Pick out every line in the records that contains the word "cell", and copy each of those lines.

━━ INPUT

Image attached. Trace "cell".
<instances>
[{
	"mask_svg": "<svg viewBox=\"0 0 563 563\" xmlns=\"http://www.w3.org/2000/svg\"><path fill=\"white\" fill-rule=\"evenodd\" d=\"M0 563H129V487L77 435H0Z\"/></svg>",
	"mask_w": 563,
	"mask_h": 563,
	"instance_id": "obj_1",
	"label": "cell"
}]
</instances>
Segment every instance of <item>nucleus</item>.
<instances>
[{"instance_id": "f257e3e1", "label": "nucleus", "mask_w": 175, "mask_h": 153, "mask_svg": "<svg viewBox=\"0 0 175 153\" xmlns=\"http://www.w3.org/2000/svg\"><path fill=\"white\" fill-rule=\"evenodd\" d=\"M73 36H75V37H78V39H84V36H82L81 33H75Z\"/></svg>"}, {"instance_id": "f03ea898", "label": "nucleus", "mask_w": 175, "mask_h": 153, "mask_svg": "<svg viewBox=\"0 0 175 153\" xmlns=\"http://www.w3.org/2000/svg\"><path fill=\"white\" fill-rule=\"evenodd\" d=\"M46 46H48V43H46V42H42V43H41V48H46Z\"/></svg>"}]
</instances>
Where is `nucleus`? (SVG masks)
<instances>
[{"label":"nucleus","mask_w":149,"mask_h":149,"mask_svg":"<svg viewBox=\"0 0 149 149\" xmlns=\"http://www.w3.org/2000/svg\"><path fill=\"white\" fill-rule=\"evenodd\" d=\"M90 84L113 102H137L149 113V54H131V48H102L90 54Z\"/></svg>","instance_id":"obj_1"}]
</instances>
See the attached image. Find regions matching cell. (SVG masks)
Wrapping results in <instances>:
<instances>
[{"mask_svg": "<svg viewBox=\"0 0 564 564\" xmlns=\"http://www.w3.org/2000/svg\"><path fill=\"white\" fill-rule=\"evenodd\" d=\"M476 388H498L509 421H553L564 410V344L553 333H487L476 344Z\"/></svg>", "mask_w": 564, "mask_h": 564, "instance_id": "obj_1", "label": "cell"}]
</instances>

━━━━

#### [CORRECT OUTPUT]
Image attached. Trace "cell".
	"label": "cell"
See the attached image. Find regions matching cell. (SVG masks)
[{"mask_svg": "<svg viewBox=\"0 0 564 564\" xmlns=\"http://www.w3.org/2000/svg\"><path fill=\"white\" fill-rule=\"evenodd\" d=\"M476 388H498L509 421H553L564 410V344L553 333H487L476 344Z\"/></svg>", "mask_w": 564, "mask_h": 564, "instance_id": "obj_1", "label": "cell"}]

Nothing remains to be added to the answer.